6- Ayetullah Hâirî’nin (r.a) Kerbela’ya Özel İlgisi ve Berzah Âleminde Maksadına Ulaşması
Kum İlim Havzası’nın kurucusu Merhum Ayetullah Hacı Şeyh Abdülkerim Hâirî (r.a) yetmiş-seksen yaşlarındayken, hicri şemsi 1315 yılının Behmen’inde (hicri kameri 17 Zilkade 1355) vefat etmiştir.
Mübarek kabri, Kum’da, Hz. Masume (s.a) kabri yanındaki Balaser Camii’ndedir.
Tahsil ve tedrisat dönemi Necef-i Eşref, Samerra, Kerbela ve daha sonraları da Erak ve Kum kentlerinde geçmiştir. Bu büyük zat, hicri 1340 yılında Kum’a gelmiştir.(Mübarek ismi olan “Şeyh Abdülkerim el-Hâirî el-Yezdî”nin, ebced hesabıyla 1340 olması çok ilginçtir.)
Bu yıl Kum İlmiye Havzası’nı kurmuş ve Mübarek Kum Kenti’nde geniş bir havza-i ilmiye binası dikmiştir.
Onun, Kerbela’ya özel bir alakası vardı. Her zaman şöyle derdi: “Ben yine Kerbela’ya gitmek istiyorum. İstek de gençler için ayıp değildir.” derdi. (Bu sözü şaka şeklinde söylerdi.)
Şöyle buyururdu: “Maalesef Kerbela’ya gidemiyorum. Çünkü üzerimde halkın maddi ve manevi yükleri var.” Gerçi ömrünün sonuna kadar Kerbela’ya gidemedi, ama rüyada o büyük zatın ruhunun, vefatından sonra Kerbela’ya ve diğer ziyaret yerlerine gittiği görülmüştür. Burada iki rüyayı zikredeceğiz:
1) Hacı Ağa Şemsu’d-Duhâ Eraki’nin anlattığına göre; Ayetullahi’l-Uzma Hacı Şeyh Abdülkerim Hâirî’nin vefat ettiği gece, rüyasında (Merhum Hâirî’nin ev işlerini idare eden) Hacı Mirza Mehdi Burûcerdî’nin, Ayetullah Hâirî’nin Erak şehrine gelip oradan Kerbela’ya gideceğine dair kendisine telefon ettiğini görmüş. Şemsu’d-Duhâ rüyasında, Ayetullah Hâirî’nin, Erak şehri yakınlarında bulunan Kerehrud’daki evine gelerek, bahçe duvarının kenarından göğe doğru yükseldiğini ve yanında bulunanlarla birlikte Kerbela’ya gittiklerini görmüştür.
2) Ayetullah Hacı Seyyid Ali Levâsânî, ki o zamanlar Necef şehrinde idi, rüyasında Şeyh Abdülkerim Hâirî’nin vefat ettiği gece halkın, cenazeyi karşılamak için Büyük Çarşı’ya ve Necefü’l-Eşref kentinin giriş kapısına doğru hareket ettiklerini görür. Halkın neden dışarı çıktıklarını sorduğunda, “Şeyh Abdülkerim Hâirî’nin cenazesini getirdiklerini” söylerler.

▸ **Kısa görev A**: Alıntıdan "6- Ayetullah Hâirî’nin" ile başlayıp "ilmiye binası dikmiştir." sözlerine kadar süren bölümü hiç değiştirmeden çıkar.
▸ **Kısa görev B**: Alıntıya göre Ayetullah Hâirî Kum'a hicri hangi yılda gelmiştir?
Kayıtların bu işle hiçbir ilgisi yoktur.

▸ **Bir veri kümesinden satırlar**:
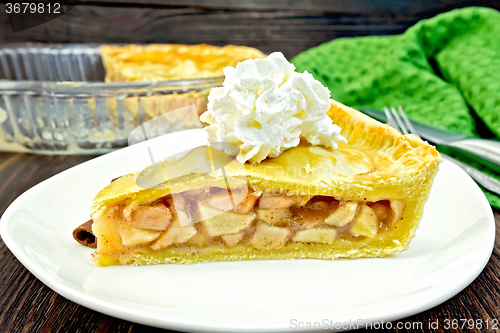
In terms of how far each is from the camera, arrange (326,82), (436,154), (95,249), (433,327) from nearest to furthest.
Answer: (433,327), (95,249), (436,154), (326,82)

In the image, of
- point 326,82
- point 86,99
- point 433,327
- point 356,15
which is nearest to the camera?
point 433,327

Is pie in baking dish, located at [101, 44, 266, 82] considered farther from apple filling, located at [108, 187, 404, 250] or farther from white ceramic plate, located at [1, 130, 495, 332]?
apple filling, located at [108, 187, 404, 250]

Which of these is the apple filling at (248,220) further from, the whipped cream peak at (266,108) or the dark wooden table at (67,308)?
the dark wooden table at (67,308)

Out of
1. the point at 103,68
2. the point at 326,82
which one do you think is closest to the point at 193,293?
the point at 326,82

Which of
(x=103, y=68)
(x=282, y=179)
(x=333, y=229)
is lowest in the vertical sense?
(x=103, y=68)

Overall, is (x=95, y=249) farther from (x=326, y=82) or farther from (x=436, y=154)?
(x=326, y=82)

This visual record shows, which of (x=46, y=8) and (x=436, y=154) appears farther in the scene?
(x=46, y=8)

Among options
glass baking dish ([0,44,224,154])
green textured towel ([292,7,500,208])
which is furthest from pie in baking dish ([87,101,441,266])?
green textured towel ([292,7,500,208])
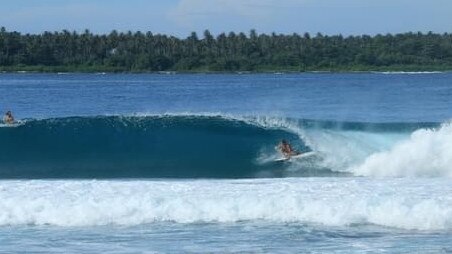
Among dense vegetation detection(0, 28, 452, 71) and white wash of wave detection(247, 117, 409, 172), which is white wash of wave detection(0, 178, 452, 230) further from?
dense vegetation detection(0, 28, 452, 71)

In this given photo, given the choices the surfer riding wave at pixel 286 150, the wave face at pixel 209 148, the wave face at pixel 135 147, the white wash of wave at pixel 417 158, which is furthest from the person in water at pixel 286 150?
the white wash of wave at pixel 417 158

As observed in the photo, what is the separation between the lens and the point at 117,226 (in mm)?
17422

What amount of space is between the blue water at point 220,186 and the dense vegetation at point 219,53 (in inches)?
3485

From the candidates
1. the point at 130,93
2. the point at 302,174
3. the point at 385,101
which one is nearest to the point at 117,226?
the point at 302,174

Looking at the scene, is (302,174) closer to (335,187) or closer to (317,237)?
(335,187)

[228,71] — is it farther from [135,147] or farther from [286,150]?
[286,150]

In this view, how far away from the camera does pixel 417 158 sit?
24609 millimetres

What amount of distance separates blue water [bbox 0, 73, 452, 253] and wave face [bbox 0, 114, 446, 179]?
0.05 meters

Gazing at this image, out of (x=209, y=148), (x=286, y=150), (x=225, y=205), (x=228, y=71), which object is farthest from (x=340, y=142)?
(x=228, y=71)

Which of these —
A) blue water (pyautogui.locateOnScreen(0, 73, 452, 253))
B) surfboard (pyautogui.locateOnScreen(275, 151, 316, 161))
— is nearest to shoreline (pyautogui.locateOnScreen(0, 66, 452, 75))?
blue water (pyautogui.locateOnScreen(0, 73, 452, 253))

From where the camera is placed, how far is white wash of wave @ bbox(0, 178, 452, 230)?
17.4m

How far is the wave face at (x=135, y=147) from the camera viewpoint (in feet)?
88.3

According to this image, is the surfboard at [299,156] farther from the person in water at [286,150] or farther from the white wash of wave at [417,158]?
the white wash of wave at [417,158]

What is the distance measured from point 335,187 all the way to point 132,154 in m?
9.95
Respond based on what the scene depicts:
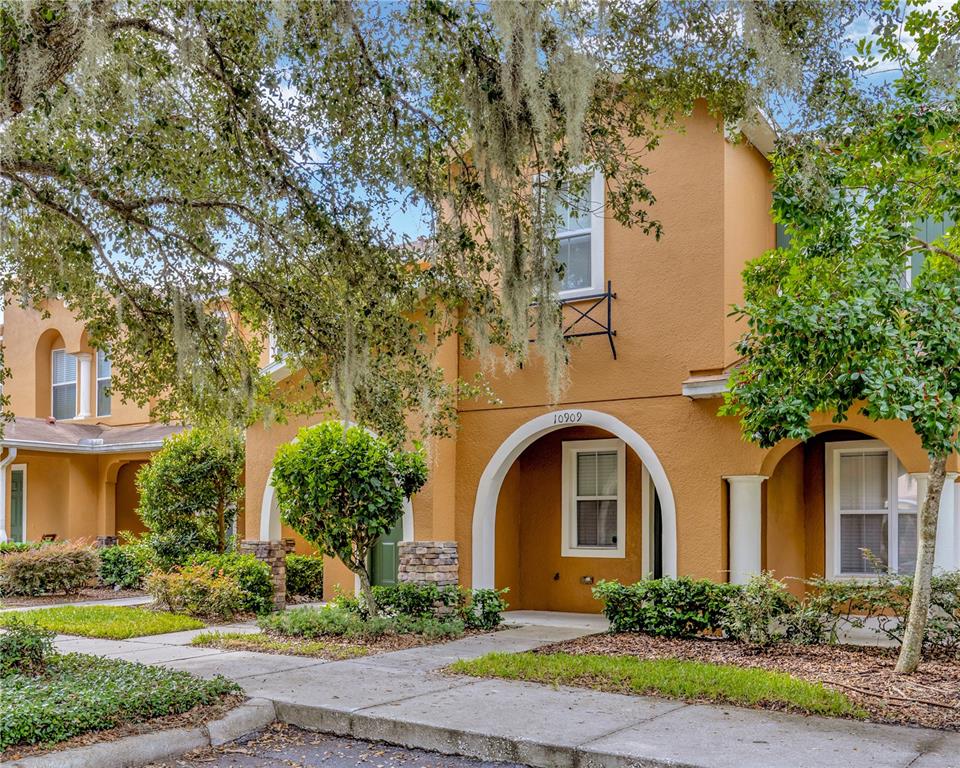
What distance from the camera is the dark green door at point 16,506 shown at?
19.6m

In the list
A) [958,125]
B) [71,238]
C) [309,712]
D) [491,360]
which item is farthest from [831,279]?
[71,238]

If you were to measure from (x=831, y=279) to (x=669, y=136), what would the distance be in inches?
150

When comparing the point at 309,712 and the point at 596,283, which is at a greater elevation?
the point at 596,283

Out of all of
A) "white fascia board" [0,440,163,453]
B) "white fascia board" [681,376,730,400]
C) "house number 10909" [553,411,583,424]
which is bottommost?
"white fascia board" [0,440,163,453]

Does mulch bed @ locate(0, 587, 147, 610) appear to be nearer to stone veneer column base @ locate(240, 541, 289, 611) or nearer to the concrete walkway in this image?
stone veneer column base @ locate(240, 541, 289, 611)

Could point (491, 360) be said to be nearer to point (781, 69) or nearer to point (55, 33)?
point (781, 69)

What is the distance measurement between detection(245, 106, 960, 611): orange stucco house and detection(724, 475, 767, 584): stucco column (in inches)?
0.7

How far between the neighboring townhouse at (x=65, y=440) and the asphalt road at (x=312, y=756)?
12277 millimetres

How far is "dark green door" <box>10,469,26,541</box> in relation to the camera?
19.6 metres

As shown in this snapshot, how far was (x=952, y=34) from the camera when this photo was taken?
23.5 ft

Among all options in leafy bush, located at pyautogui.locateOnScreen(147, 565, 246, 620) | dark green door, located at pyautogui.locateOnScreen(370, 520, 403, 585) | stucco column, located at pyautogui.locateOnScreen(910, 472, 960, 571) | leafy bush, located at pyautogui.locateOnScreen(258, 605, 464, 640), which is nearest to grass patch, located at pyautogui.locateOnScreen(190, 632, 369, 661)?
leafy bush, located at pyautogui.locateOnScreen(258, 605, 464, 640)

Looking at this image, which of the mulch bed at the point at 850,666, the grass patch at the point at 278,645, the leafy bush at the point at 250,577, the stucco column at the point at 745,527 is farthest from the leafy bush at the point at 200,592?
the stucco column at the point at 745,527

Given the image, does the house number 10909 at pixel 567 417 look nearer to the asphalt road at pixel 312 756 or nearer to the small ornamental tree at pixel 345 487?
the small ornamental tree at pixel 345 487

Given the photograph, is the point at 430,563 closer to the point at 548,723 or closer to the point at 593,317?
the point at 593,317
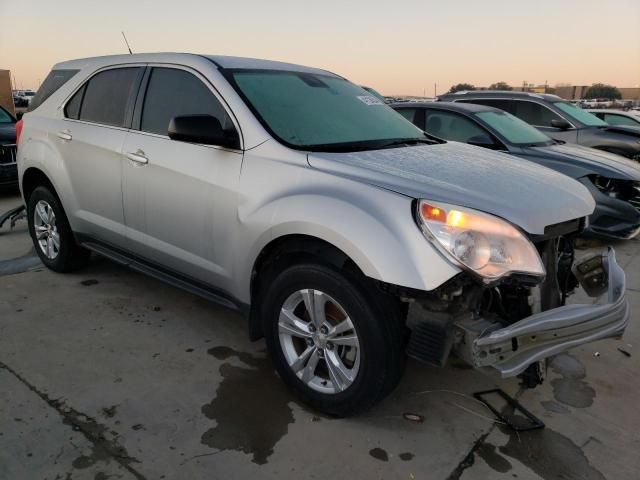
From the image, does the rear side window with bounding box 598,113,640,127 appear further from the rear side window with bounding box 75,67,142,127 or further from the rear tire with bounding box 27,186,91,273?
the rear tire with bounding box 27,186,91,273

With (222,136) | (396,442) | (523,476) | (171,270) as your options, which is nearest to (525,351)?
(523,476)

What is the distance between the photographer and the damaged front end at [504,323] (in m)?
2.18

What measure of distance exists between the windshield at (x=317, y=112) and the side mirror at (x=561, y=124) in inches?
197

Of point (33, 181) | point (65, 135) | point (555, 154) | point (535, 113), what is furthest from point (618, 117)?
point (33, 181)

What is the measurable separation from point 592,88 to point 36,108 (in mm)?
73341

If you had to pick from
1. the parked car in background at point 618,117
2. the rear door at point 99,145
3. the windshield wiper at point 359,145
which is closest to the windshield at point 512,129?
the windshield wiper at point 359,145

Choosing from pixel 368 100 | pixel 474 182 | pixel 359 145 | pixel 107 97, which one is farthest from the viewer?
pixel 107 97

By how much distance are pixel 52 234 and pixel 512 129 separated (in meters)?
5.24

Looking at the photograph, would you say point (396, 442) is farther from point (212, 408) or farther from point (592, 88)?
point (592, 88)

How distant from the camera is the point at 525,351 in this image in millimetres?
2207

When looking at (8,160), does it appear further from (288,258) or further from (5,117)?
(288,258)

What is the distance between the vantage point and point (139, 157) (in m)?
3.38

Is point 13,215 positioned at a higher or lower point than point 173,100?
lower

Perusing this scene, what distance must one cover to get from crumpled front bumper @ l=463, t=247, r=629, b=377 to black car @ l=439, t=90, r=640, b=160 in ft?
20.8
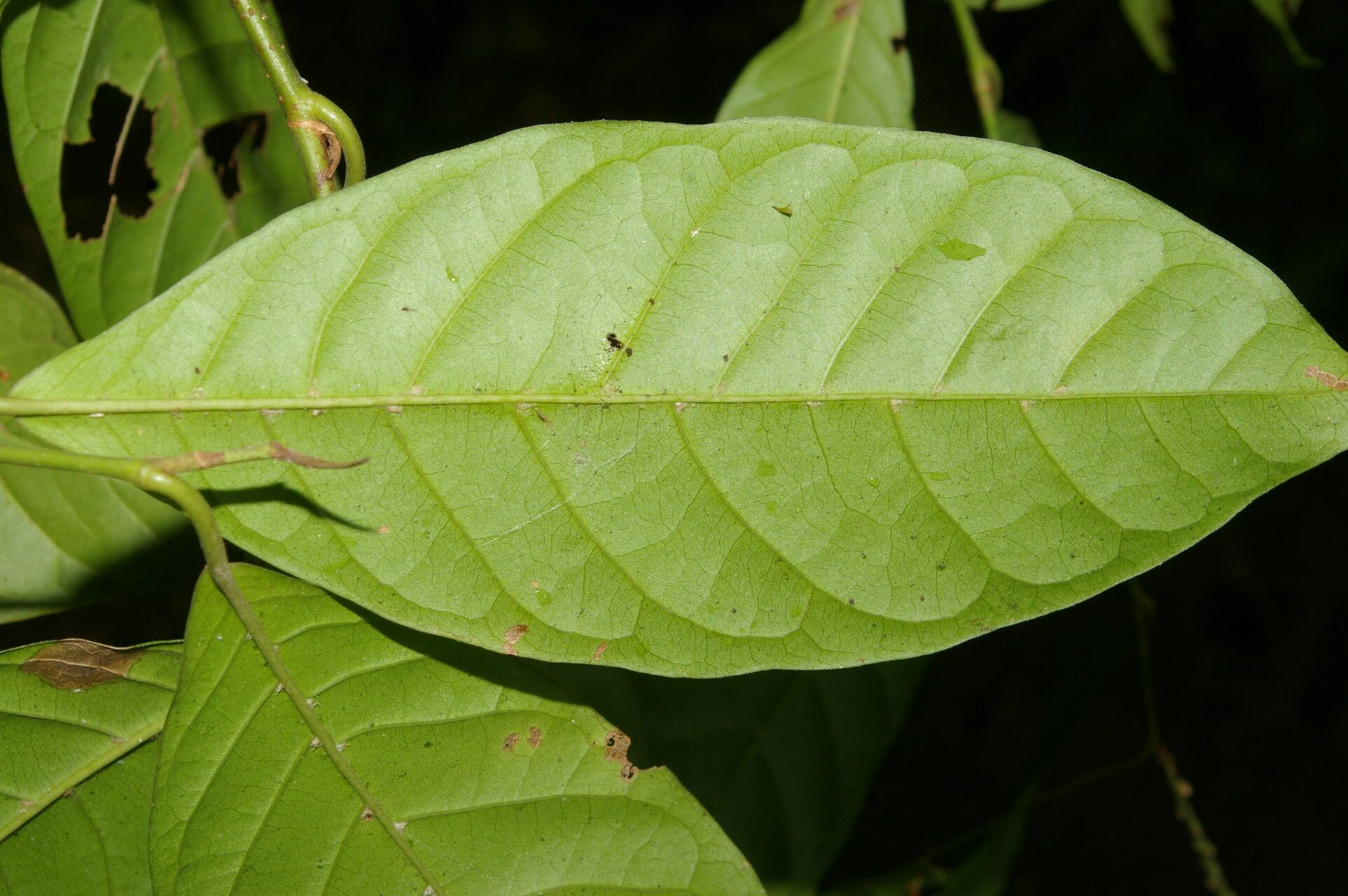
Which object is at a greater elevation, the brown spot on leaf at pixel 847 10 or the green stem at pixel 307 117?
the green stem at pixel 307 117

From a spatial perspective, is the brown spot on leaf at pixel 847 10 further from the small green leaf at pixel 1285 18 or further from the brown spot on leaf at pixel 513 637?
the brown spot on leaf at pixel 513 637

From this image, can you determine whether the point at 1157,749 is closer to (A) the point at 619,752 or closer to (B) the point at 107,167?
(A) the point at 619,752

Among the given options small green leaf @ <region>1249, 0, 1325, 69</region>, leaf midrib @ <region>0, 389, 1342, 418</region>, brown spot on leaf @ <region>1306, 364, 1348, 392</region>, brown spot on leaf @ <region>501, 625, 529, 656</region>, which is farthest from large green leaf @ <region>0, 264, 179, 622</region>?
small green leaf @ <region>1249, 0, 1325, 69</region>

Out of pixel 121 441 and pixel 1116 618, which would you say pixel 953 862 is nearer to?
pixel 1116 618

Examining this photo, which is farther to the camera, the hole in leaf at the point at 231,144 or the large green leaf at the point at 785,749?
the large green leaf at the point at 785,749

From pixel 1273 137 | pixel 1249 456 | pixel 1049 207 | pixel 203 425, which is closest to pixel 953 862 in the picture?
pixel 1249 456

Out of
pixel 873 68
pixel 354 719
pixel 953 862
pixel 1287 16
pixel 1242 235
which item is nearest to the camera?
pixel 354 719

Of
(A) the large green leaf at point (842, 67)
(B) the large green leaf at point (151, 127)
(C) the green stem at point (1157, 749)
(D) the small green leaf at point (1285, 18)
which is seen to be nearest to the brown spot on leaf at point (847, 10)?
(A) the large green leaf at point (842, 67)
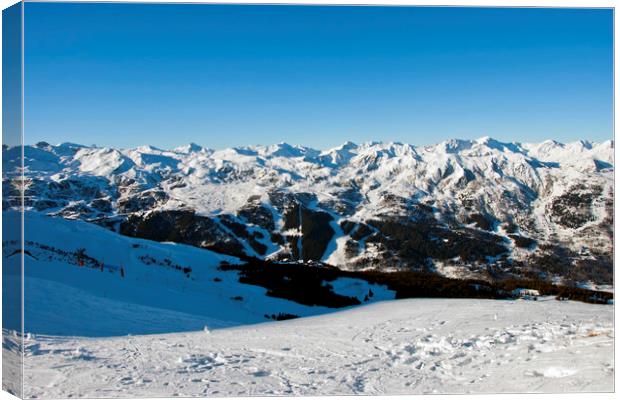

▸ **Çıktı A**:
6- Ayetullah Hâirî’nin (r.a) Kerbela’ya Özel İlgisi ve Berzah Âleminde Maksadına Ulaşması
Kum İlim Havzası’nın kurucusu Merhum Ayetullah Hacı Şeyh Abdülkerim Hâirî (r.a) yetmiş-seksen yaşlarındayken, hicri şemsi 1315 yılının Behmen’inde (hicri kameri 17 Zilkade 1355) vefat etmiştir.
Mübarek kabri, Kum’da, Hz. Masume (s.a) kabri yanındaki Balaser Camii’ndedir.
Tahsil ve tedrisat dönemi Necef-i Eşref, Samerra, Kerbela ve daha sonraları da Erak ve Kum kentlerinde geçmiştir. Bu büyük zat, hicri 1340 yılında Kum’a gelmiştir.(Mübarek ismi olan “Şeyh Abdülkerim el-Hâirî el-Yezdî”nin, ebced hesabıyla 1340 olması çok ilginçtir.)
Bu yıl Kum İlmiye Havzası’nı kurmuş ve Mübarek Kum Kenti’nde geniş bir havza-i ilmiye binası dikmiştir.

▸ **Çıktı B**: Hicri 1340 yılında.